Sure, but freeipa itself, for instance, can't really be as things
stand. Nor could bind, I don't think. And several others.
> 
> Ideally, use of gating tests should be defined in the component itself.
> Do we have a mechanism to trigger OpenQA runs from the gating.yaml in
> the specific component? If we do, then we really should move it there.

No. I don't think this is in-scope for gating.yaml. I *could* extend
the openQA scheduler to check some kind of per-repo config for every
package in the update, but there is nothing like this at present.

In any case, triggering the *tests* isn't the problem here; we already
do that, with the allowlist. It's doing the *gating* that's the
problem. As I said, we could add *that* to gating.yaml for each repo,
but I don't really love that idea, because you have to provide a full
list of what tests to gate on, and doing that for each repo and keeping
it updated seems like kind of a drag.

I guess in a sense it's appropriate for these packages, though, as you
could say we'd "really" want to gate on the FreeIPA-specific tests, or
at least just the server tests. But honestly, if an update to a
freeipa-related package causes GNOME to start crashing or something,
that's something I want to look into before the update goes stable,
even if it seems very weird.

-- Task set --
1. In the email excerpt, what does the writer say is already used to trigger the tests?
2. Write out the part of the email excerpt starting with "In any case, triggering" and going on through "seems very weird.".
3. Extend the email excerpt about openQA gating, picking up from its final sentence.
The records that come next are separate material and have nothing to do with the email excerpt.

-- Material --
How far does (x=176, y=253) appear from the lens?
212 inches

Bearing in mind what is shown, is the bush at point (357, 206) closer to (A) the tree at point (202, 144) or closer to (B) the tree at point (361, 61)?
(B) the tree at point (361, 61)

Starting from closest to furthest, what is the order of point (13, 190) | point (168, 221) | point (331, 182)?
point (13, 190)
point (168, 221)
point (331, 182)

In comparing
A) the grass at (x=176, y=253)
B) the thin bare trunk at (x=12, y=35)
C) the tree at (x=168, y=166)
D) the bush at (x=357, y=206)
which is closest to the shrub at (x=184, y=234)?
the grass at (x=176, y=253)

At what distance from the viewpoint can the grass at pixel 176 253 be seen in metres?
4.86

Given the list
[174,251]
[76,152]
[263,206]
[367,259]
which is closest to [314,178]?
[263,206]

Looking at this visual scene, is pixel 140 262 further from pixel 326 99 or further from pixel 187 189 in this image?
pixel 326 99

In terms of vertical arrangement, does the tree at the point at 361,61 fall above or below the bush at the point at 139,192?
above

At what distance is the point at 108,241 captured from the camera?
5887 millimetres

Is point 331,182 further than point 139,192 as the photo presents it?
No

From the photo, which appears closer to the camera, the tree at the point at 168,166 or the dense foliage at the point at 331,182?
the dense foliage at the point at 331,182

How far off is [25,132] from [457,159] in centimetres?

-- Written responses --
1. The allowlist.

2.
In any case, triggering the *tests* isn't the problem here; we already
do that, with the allowlist. It's doing the *gating* that's the
problem. As I said, we could add *that* to gating.yaml for each repo,
but I don't really love that idea, because you have to provide a full
list of what tests to gate on, and doing that for each repo and keeping
it updated seems like kind of a drag.

I guess in a sense it's appropriate for these packages, though, as you
could say we'd "really" want to gate on the FreeIPA-specific tests, or
at least just the server tests. But honestly, if an update to a
freeipa-related package causes GNOME to start crashing or something,
that's something I want to look into before the update goes stable,
even if it seems very weird.

3.
> 
> Another part of the problem is that most of these runs should probably
> be consulting, not gating in the sense that failing them should give you
> a clue that things might be wrong but there needs to be a human overview
> of the failures. It is what we have right now with OpenQA-reported
> failures for Bodhi updates in most cases, the test results aren't really
> preventing the submissions from the going forward unless a maintainer
> defined the update configuration to be so.

The problem cases here are what I was thinking about. They are:
Branched before Beta freeze, and Rawhide.

For those cases, updates are automatically created on `fedpkg build`
and immediately submitted for stable. If there is no applicable gating
policy they are immediately pushed stable. There is no time for anyone
to consult.

If you use a side tag there's no automatic submission, I don't think,
but people do not use side tags as a matter of course.

Right now we don't gate Rawhide updates, but I would like to and I am
actively working on it (this would prevent me having the kind of
nightmare week I had last week where I spent dozens of hours tracking
down things that had broken in Rawhide, getting them fixed, and re-
running tests).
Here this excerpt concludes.